El perro lobo me gruñó y me enseñó los dientes. El aullido aumentó de intensidad y se hizo más agudo, como un lamento, de modo que hice lo que hubiera hecho cualquiera.
Eché a correr.
Bajé las escaleras a trompicones antes de que mis ojos se adaptaran a la luz exterior. Seguí corriendo por el camino de grava, escapando de la mansión Ravenwood, lejos de aquel animal terrorífico, de los extraños símbolos y de la puerta espeluznante, de regreso a la seguridad, a la tenue luz y a la realidad de la tarde. El sendero daba vueltas, serpenteando por campos abandonados y arboledas sin cultivar donde crecían zarzas y arbustos. No me preocupaba adónde iba, siempre y cuando me condujera lejos.
Me detuve, agotado, y me agaché con las manos en las rodillas y el pecho a punto de explotar. Sentía las piernas de goma. Cuando alcé la mirada, contemplé la ruina de una pared de piedra justo delante de mí. Apenas podía ver las copas de los árboles detrás de ella.
Inhalé algo familiar, un aroma a limones. Ella estaba ahí.
Te dije que no vinieras.
Losé.
Estábamos manteniendo una conversación, pero sin tenerla. Al igual que había sucedido en clase, sentía su voz dentro de mi cabeza, como si estuviera a mi lado susurrándome al oído.

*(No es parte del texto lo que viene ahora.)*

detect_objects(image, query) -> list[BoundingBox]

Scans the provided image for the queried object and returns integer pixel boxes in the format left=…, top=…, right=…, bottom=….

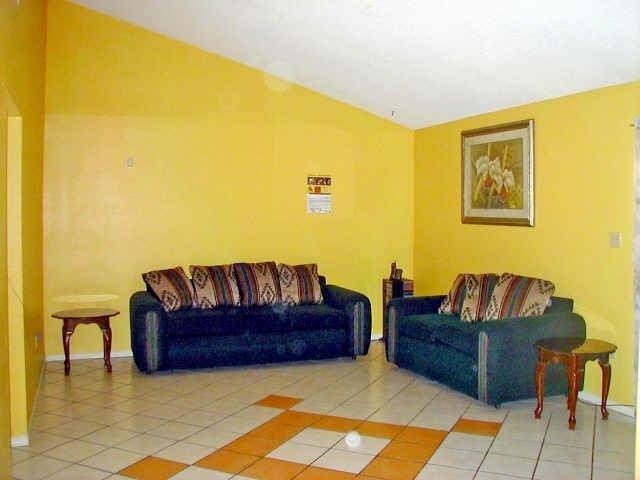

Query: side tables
left=51, top=307, right=120, bottom=376
left=535, top=337, right=618, bottom=429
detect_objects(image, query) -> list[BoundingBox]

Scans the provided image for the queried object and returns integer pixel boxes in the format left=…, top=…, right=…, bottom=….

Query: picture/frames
left=460, top=119, right=535, bottom=227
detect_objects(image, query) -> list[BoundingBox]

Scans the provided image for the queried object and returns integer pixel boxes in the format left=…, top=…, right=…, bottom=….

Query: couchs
left=129, top=285, right=371, bottom=373
left=386, top=295, right=586, bottom=409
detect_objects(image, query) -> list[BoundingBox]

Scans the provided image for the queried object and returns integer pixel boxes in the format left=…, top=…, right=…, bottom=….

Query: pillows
left=460, top=273, right=500, bottom=323
left=234, top=262, right=282, bottom=307
left=277, top=263, right=325, bottom=305
left=438, top=273, right=466, bottom=315
left=482, top=272, right=555, bottom=322
left=142, top=266, right=199, bottom=312
left=190, top=264, right=241, bottom=309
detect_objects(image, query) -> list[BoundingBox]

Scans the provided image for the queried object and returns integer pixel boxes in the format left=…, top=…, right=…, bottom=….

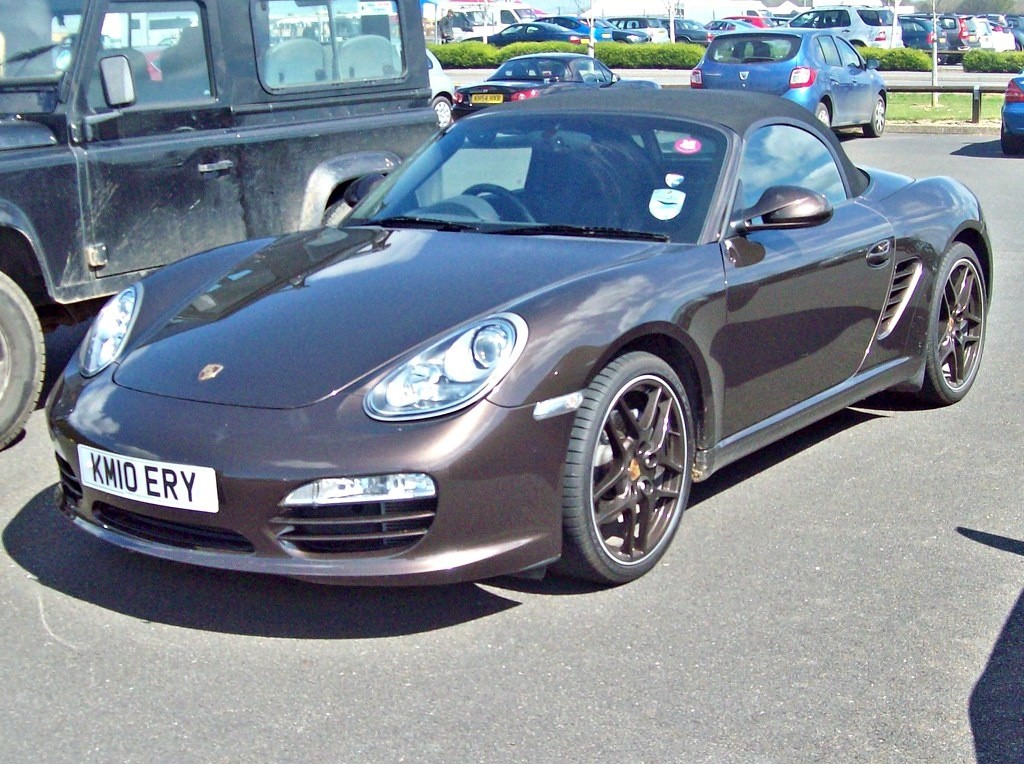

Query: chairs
left=752, top=42, right=771, bottom=58
left=262, top=34, right=402, bottom=88
left=511, top=63, right=526, bottom=77
left=550, top=64, right=565, bottom=77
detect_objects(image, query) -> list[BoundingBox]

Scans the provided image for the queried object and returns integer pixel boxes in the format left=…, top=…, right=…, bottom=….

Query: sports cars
left=42, top=89, right=994, bottom=595
left=449, top=53, right=663, bottom=132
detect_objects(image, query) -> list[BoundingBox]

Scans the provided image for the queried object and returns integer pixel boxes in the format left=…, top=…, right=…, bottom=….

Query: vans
left=446, top=4, right=538, bottom=46
left=0, top=0, right=448, bottom=452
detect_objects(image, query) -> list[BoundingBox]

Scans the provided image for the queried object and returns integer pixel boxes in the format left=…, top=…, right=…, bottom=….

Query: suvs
left=782, top=5, right=906, bottom=52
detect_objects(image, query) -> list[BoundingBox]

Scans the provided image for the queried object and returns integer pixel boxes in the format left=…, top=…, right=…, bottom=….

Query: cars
left=417, top=45, right=458, bottom=133
left=688, top=27, right=889, bottom=139
left=458, top=22, right=591, bottom=51
left=529, top=16, right=613, bottom=46
left=600, top=15, right=823, bottom=45
left=143, top=48, right=167, bottom=82
left=894, top=13, right=1024, bottom=64
left=577, top=17, right=652, bottom=50
left=1000, top=68, right=1024, bottom=156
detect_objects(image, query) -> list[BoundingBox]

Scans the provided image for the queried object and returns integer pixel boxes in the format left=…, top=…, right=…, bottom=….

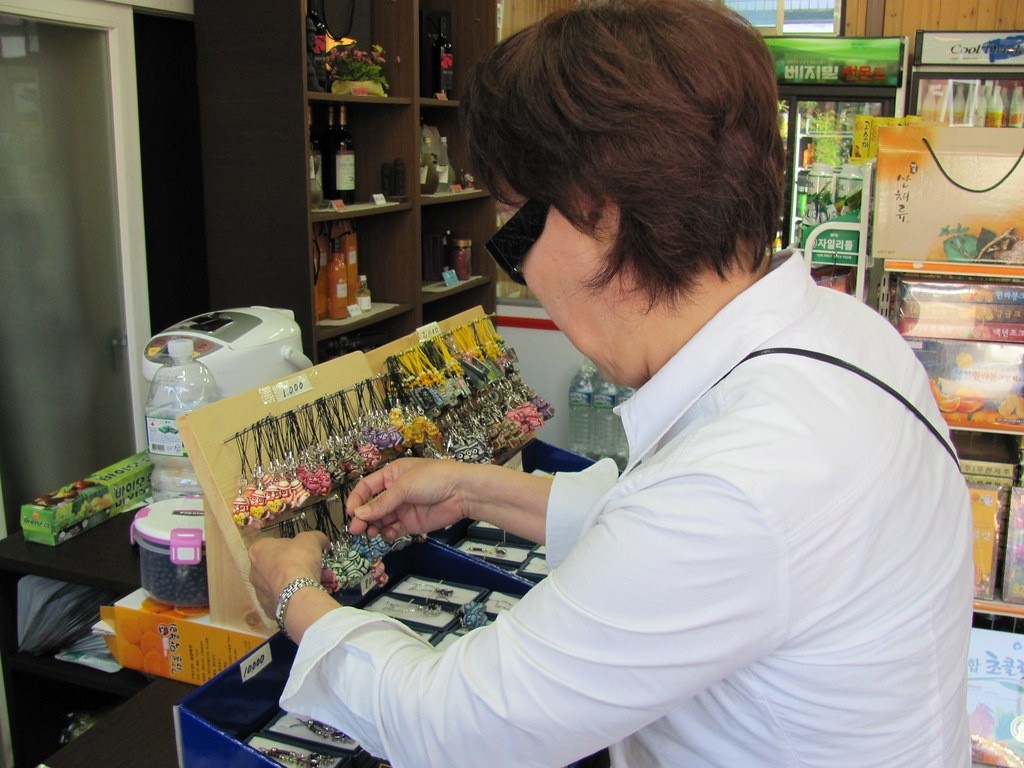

Me di cuenta de que me encaminaba hacia ella. Era un jardín vallado, quizás secreto, como alguno salido de los libros que mi madre leía en Savannah, donde se crio. Debía de ser un lugar realmente antiguo. El muro de piedra estaba muy desgastado en algunos lugares y completamente destrozado en otros. Cuando aparté a un lado la cortina de ramas de la parra que escondía una vieja arcada podrida, escuché muy a lo lejos el sonido de un llanto. Miré entre los árboles y los arbustos, pero no la veía.
—¿Lena? —No contestó nadie. Mi voz sonaba extraña, como si no fuera la mía, retumbaba en las paredes de piedra que rodeaban la pequeña arboleda. Agarré una rama del arbusto más cercano y la arranqué. Era tomillo, claro. Y del árbol que se cerraba sobre mi
cabeza
colgaba, extrañamente perfecto y suave, un limón amarillo—. Soy Ethan. —Los sonidos camuflados de los sollozos crecieron y me di cuenta de que me estaba acercando.